身体について何を考えたか
『養生訓』は益軒84歳の著である(翌年没)。そこで説かれる養生は、病になってから治す医療ではなく、病にならないように日々を整える実践である。
その骨格は単純だ。身体を損なうものは、内から来る内欲(飲食・色欲・睡眠・言語・七情)と、外から来る外邪(風・寒・暑・湿)に大別される。養生とは、内欲を節し、外邪を防ぐことである。具体的には、腹八分に食べ、食後に歩き、怒りを長引かせず、寒暖に応じて衣を調節する。

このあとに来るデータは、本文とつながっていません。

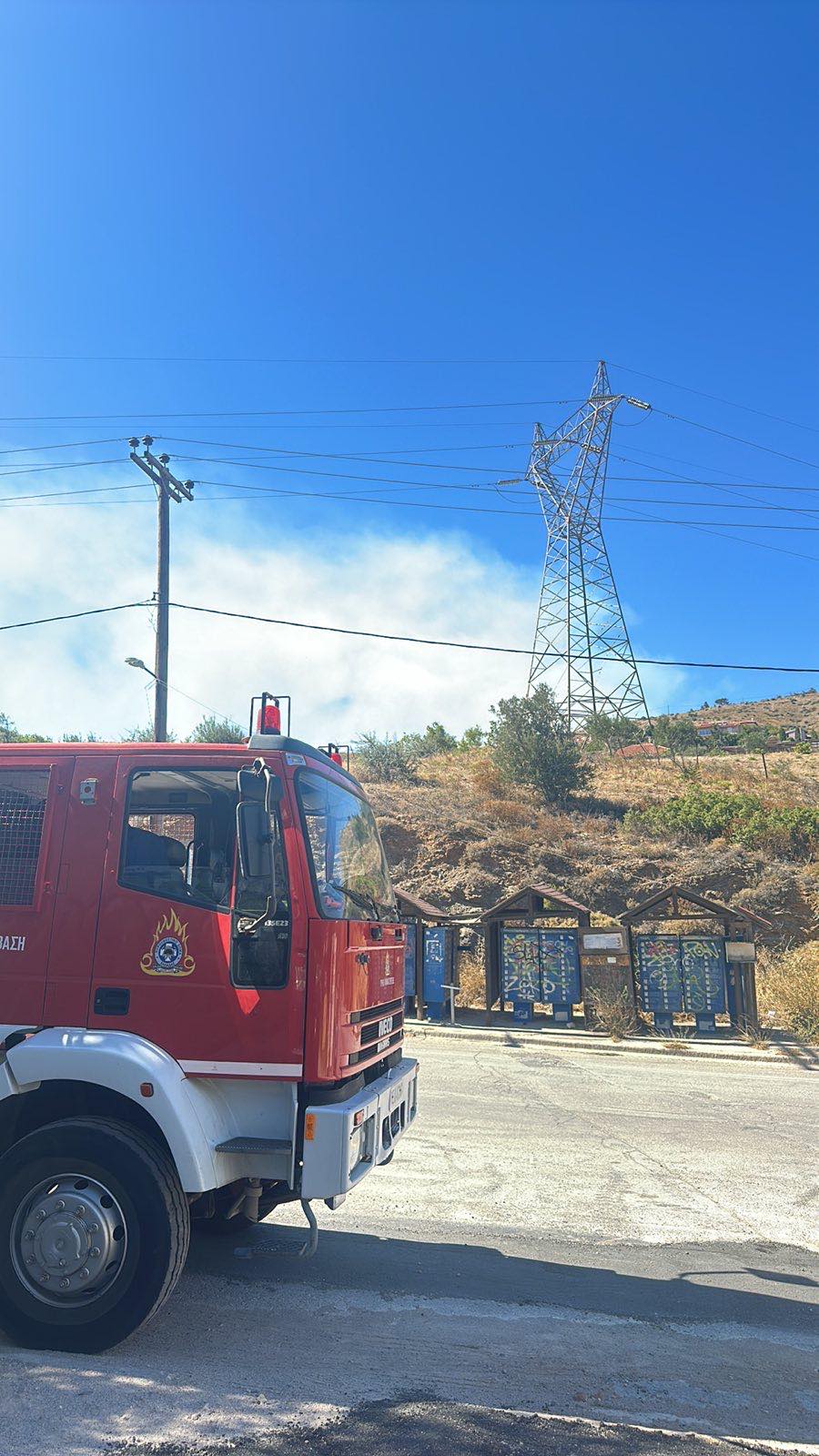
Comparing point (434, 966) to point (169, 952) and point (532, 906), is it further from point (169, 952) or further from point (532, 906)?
point (169, 952)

注目すべきは、これが身体の話であると同時に、心の話でもあることだ。「心は身の主」であり、怒り・憂い・思いすぎは気を損なう。心の平静を保つことが、そのまま身体の養生になる。ここには心と身体を切り分ける発想がない。
なぜ重要なのか
西洋近代の医学が、身体を対象化し、専門家が介入する場としてきたのに対し、養生の伝統では、身体は当人が日々営むものである。健康は与えられる状態ではなく、実践の帰結として現れる。
このサイトが東洋・日本の身体論を西洋の付録としてではなく対等な系譜として扱うのは、こうした違いが、身体をめぐる別の可能性を示しているからである。心身二元論を前提としないところから出発する思想は、20世紀末に西洋が苦労して到達した「再接続」を、別の仕方で先取りしていたとも言える。
現代との接続
養生の枠組みは、現代のセルフケア、生活習慣病予防、ヘルスプロモーションと重なる部分が大きい。ただし養生思想には、数値目標も集団統計もない。あるのは、自分の身体の状態に気づき続けるという実践である。この点で、現代の内受容感覚(interoception)研究や、身体感覚への注意を扱う介入研究との対話の余地がある。
なお『養生訓』の巻数は一般に全8巻とされるが、一部の辞典類に四巻とする少数説もある。